Normally a pawn moves by advancing a single square, but the first time a pawn moves, it has the option of advancing two squares. Pawns may not use the initial two-square advance to jump over an occupied square, or to capture. Any piece immediately in front of a pawn, friend or foe, blocks its advance.
Can you turn your pawn into a second queen?
Players can also promote a pawn to a more powerful piece in play on the board, so it’s possible to have a second queen or more (up to nine queens). Once pawn promotion takes place, the opposing player must move unless they are in checkmate.

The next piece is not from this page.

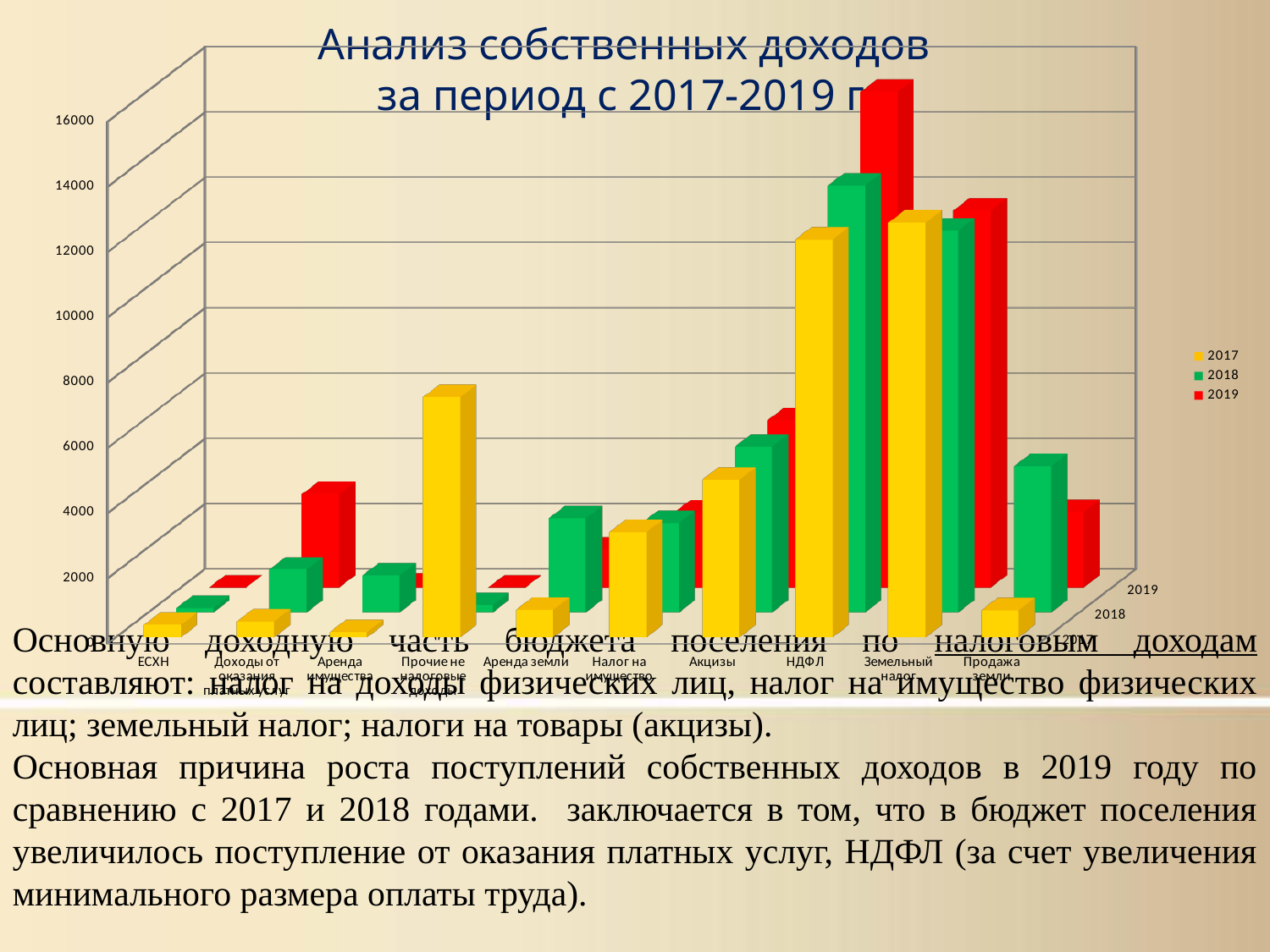
Is the 2017 value for ЕСХН greater or less than 2000? less For Прочие неналоговые доходы, which year has the larger value, 2017 or 2018? 2017 Is the 2018 value for Продажа земли greater or less than 2000? greater What kind of chart is shown on the slide? bar chart Which category has the highest value for 2019? НДФЛ Is the 2018 value for Налог на имущество greater or less than 8000? less How many categories are shown on the x axis? 10 How many series does the legend list? 3 What entries are listed in the chart legend? 2017, 2018, 2019 For Акцизы, which year has the larger value, 2017 or 2019? 2019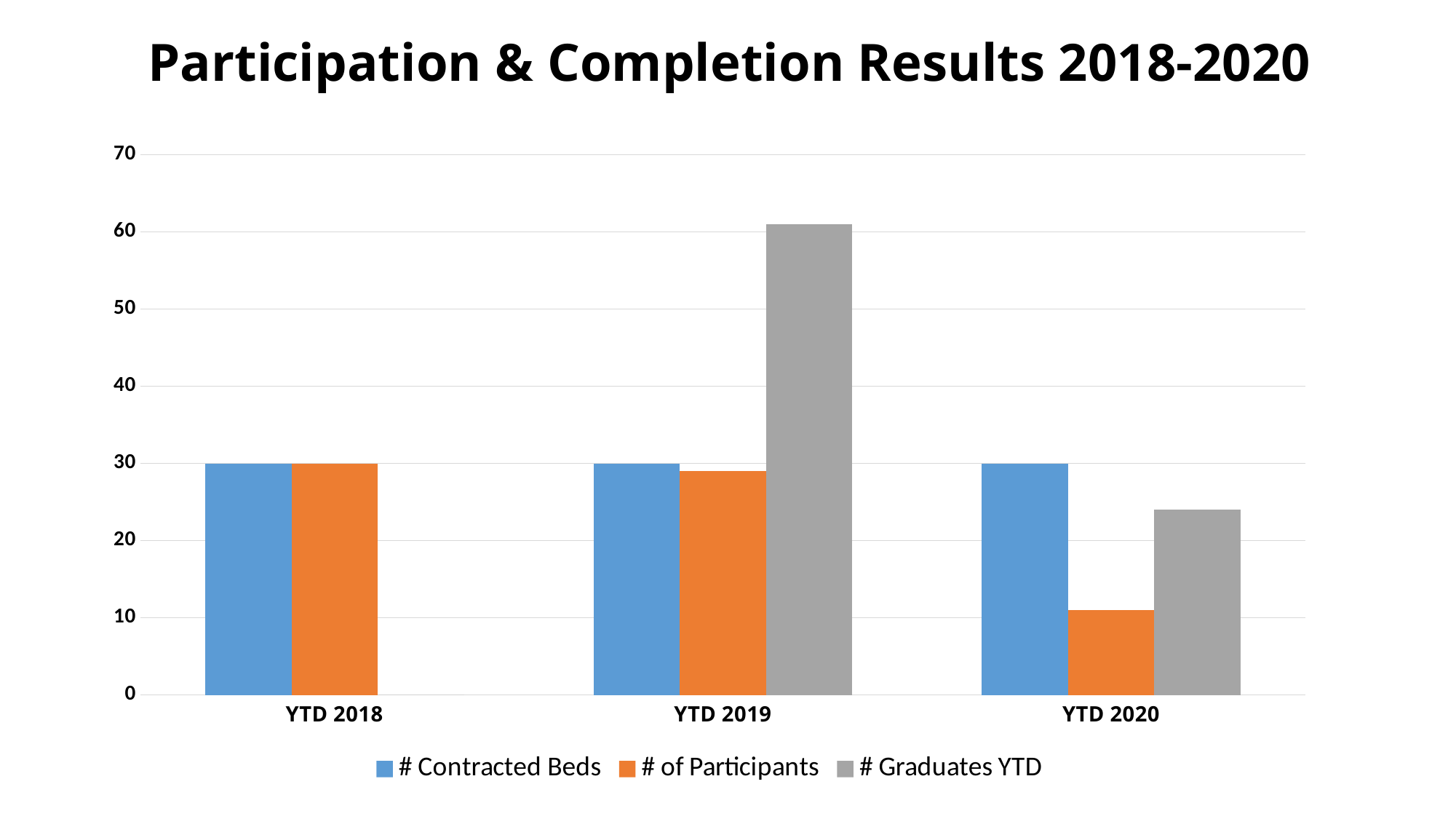
Which category has the highest value for # Graduates YTD? YTD 2019 What is the value for # Contracted Beds in YTD 2018? 30 What kind of chart is shown on the slide? bar chart Which is larger: # of Participants in YTD 2019 or # of Participants in YTD 2020? YTD 2019 Is the value for # of Participants in YTD 2020 greater or less than 20? less How many categories are shown on the x axis? 3 How many series does the legend list? 3 Do the values for # of Participants rise or fall from YTD 2018 to YTD 2020? fall Is the value for # Graduates YTD in YTD 2020 greater or less than 20? greater Is the value for # Graduates YTD in YTD 2019 greater or less than 50? greater What is the value for # of Participants in YTD 2018? 30 What is the value for # Contracted Beds in YTD 2020? 30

What if my pawn reaches other side?
When a pawn reaches the opposite side of the board, it promotes. This means that the owner of the pawn can replace it with a queen, a rook, a knight, or a bishop of his own color, and put that piece instead of the pawn on the board on the square of the pawn.
Can a pawn move forward without capturing a piece?
There are cases when a pawn can capture a piece but may choose not to do that. For example, in the image below, the white pawn from h2 can simply move forward at h3 or h4 without capturing the black rook. That would be a perfectly legal move. You can learn more about capturing pieces at learn to capture.
When does a white pawn capture an en passant?
If it moves to f6 (marked by ×), the white pawn can capture it. Black moved his pawn forward two squares in a single move from f7 to f5, “passing” f6. White captures the pawn en passant, as if it had moved only one square to f6. En passant is a unique privilege of pawns—other pieces cannot capture en passant.
How does a pawn capture a piece in chess?
In the following game none of the pawns, black or white, can be moved because they are blocked by other pieces. A pawn can capture a piece that’s one column on its left or right side and one row in front of it. That means that it can capture by going one square forward on the diagonal as shown in the image below.
When does a pawn advance to the opposite side of the board?
A pawn that advances all the way to the opposite side of the board (the opposing player’s first rank) is promoted to another piece of that player’s choice: a queen, rook, bishop, or knight of the same color.